Our study had one important limitation which is related to the spectrum of retinal diseases that we did not study. We rejected bad quality pictures and patients who had other retinal diseases. Consequently, it is indistinct whether our outcomes can be applied to general population. Thus this is our preliminary study and we initially aimed to test our proposed capule network with these unique image preprocessing techniques in more limited spectra of diseae however we are still working to extend the indication list with more complicated retinal diseases. Herein we aimed to show even just a clinic can develop its deep learning algorithm and train it with using these augmentation techniques.

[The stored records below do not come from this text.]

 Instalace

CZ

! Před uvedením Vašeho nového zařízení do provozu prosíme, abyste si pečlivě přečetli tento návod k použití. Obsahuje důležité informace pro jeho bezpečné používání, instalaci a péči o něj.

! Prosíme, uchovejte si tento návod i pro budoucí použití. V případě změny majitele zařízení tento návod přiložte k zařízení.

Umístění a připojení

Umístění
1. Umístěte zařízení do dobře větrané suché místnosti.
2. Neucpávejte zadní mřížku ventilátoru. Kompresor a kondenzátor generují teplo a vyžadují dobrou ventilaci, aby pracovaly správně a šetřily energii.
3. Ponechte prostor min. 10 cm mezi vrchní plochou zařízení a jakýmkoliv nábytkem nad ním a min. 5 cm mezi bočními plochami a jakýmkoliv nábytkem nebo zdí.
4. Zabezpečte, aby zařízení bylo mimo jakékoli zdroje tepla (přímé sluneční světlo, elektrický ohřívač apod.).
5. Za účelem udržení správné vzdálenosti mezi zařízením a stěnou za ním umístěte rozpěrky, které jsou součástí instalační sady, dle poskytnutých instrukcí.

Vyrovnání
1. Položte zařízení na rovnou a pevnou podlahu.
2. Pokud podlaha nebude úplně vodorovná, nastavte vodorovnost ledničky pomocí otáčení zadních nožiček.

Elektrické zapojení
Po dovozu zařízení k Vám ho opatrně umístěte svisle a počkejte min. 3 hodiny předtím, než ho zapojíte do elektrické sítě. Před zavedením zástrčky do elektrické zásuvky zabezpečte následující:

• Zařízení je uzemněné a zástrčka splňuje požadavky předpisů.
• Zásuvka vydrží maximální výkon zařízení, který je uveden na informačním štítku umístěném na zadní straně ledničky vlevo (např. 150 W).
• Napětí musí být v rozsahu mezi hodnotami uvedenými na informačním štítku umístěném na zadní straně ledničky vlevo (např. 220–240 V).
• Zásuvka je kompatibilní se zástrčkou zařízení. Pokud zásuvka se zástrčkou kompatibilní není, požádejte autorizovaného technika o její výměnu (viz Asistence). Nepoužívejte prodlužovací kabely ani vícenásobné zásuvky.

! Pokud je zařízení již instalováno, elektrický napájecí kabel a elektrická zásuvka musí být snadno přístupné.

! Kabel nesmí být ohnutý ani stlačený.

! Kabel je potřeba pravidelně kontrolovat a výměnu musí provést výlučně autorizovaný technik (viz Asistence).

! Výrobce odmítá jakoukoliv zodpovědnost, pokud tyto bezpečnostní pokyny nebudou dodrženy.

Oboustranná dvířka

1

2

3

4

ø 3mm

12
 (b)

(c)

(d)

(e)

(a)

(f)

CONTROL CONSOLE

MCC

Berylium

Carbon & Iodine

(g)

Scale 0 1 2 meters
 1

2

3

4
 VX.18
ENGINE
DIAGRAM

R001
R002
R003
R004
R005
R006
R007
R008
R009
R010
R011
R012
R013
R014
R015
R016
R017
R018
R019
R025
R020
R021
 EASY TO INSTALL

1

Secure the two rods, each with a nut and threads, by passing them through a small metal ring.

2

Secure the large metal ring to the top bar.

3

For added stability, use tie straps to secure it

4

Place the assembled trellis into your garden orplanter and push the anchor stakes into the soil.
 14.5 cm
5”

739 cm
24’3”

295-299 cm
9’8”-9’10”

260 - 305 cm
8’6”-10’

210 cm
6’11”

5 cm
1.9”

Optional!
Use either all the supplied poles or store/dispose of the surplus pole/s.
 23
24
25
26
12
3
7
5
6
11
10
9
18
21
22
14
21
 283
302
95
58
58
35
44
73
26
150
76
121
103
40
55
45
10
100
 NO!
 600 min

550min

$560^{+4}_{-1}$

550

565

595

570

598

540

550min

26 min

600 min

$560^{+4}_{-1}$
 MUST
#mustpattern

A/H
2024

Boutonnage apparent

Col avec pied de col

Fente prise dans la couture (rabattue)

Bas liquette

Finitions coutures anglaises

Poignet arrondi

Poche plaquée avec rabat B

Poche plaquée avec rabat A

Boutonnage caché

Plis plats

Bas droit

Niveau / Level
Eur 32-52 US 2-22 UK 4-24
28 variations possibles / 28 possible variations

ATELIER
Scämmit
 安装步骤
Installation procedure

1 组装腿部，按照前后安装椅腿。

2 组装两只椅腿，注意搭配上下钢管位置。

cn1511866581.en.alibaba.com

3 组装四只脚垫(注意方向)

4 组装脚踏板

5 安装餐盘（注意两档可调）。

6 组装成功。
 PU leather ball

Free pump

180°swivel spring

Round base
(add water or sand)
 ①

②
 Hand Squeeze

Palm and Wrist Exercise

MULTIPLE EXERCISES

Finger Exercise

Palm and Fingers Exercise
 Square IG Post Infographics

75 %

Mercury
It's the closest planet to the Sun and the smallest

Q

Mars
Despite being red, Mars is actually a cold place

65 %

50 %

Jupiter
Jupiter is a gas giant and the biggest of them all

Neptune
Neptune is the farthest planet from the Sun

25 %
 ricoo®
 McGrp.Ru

In conclusion, this proposed capsule network architecture with two cascading convolution layers and add-on proposed innovative means of data augmentation with speckle noise reduction using the OBNLM method offered a solution for the training problem of CapsNet when there is a less amount and noisy training data set. A deep learning-based algorithm with image augmentation recognized AMD disease with high accuracy, less costly and more precisely during the assessment of OCT images.
Footnotes
Declaration of Conflicting Interests
The author(s) declared no potential conflicts of interest with respect to the research, authorship, and/or publication of this article.
Funding
The author(s) received no financial support for the research, authorship, and/or publication of this article.